Centralized LLM Evaluation Dashboard for Psychological Consultation
A centralized dashboard developed in collaboration with BRIN to evaluate LLM outputs in psychological consultation use cases.

About the Client
Impact Summary
The Business Challenge
LLM output evaluation was previously conducted using spreadsheets, resulting in fragmented data and inconsistent assessment processes.
Evaluators lacked a structured system to assess LLM responses at both message-level and overall conversation quality.
Administrators had limited visibility into evaluator progress, evaluation summaries, and overall LLM quality.
The Solution
We developed a centralized LLM evaluation dashboard tailored for psychological consultation scenarios.
Evaluators can review LLM chat outputs per message, provide detailed feedback, and assign overall quality ratings in a structured workflow.
Admin features include dialog management, evaluator assignment, user management, and aggregated evaluation summaries.
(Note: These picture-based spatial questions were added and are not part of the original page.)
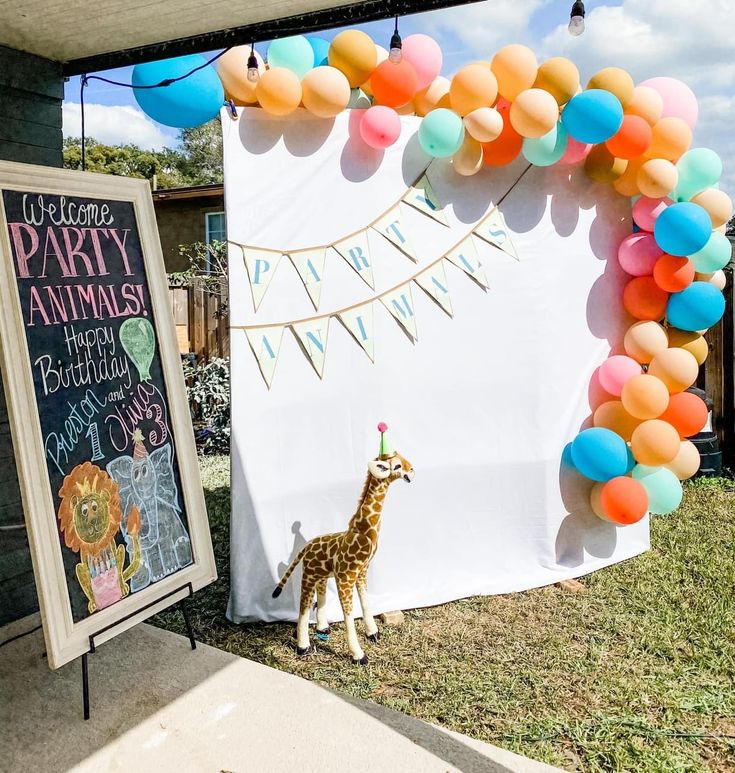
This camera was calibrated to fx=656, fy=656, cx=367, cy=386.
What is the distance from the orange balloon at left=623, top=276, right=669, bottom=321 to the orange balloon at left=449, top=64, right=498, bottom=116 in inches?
51.8

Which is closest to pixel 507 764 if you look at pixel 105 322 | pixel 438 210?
pixel 105 322

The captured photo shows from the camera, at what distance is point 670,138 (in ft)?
10.9

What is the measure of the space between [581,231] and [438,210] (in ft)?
2.89

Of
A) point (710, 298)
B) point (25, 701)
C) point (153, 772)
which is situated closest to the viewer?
point (153, 772)

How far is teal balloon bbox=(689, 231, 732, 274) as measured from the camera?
345 centimetres

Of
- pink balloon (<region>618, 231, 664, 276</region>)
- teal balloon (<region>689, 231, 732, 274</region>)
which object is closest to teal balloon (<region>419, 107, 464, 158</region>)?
pink balloon (<region>618, 231, 664, 276</region>)

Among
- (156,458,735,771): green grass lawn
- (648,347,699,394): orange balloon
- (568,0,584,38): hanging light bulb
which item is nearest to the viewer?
(568,0,584,38): hanging light bulb

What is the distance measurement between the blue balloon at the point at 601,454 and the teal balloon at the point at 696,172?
1350mm

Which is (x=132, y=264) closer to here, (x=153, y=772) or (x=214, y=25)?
(x=214, y=25)

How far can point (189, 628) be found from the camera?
2.67 meters

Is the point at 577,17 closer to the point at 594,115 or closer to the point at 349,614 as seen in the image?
the point at 594,115

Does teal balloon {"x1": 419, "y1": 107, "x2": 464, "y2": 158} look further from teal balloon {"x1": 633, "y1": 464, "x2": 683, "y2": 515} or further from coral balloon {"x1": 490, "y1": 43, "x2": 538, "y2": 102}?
teal balloon {"x1": 633, "y1": 464, "x2": 683, "y2": 515}

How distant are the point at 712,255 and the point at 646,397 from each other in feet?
2.82

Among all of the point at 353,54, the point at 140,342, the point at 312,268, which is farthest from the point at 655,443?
the point at 140,342
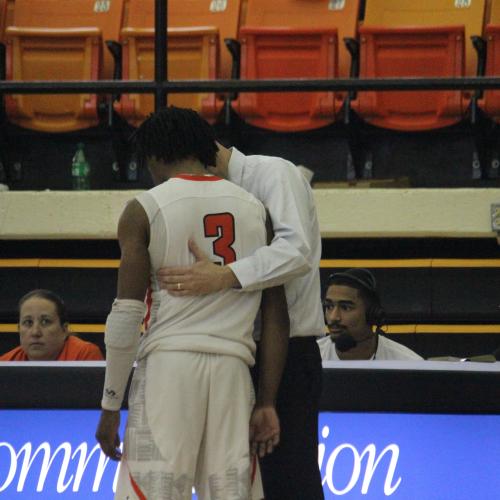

The system provides consolidated insights into LLM quality based on evaluator assessments.
Key Implemented Features
- Message-Level LLM Output Evaluation
- Overall Conversation Rating
- Evaluator Assignment & Management
- Evaluation Summary & Quality Insights
- Centralized Evaluation Workflow
The Result
LLM evaluation workflows became more structured, consistent, and traceable.
Evaluation time was significantly reduced by replacing spreadsheet-based processes with a centralized system.
Researchers and administrators gained clear visibility into LLM performance quality and evaluation outcomes.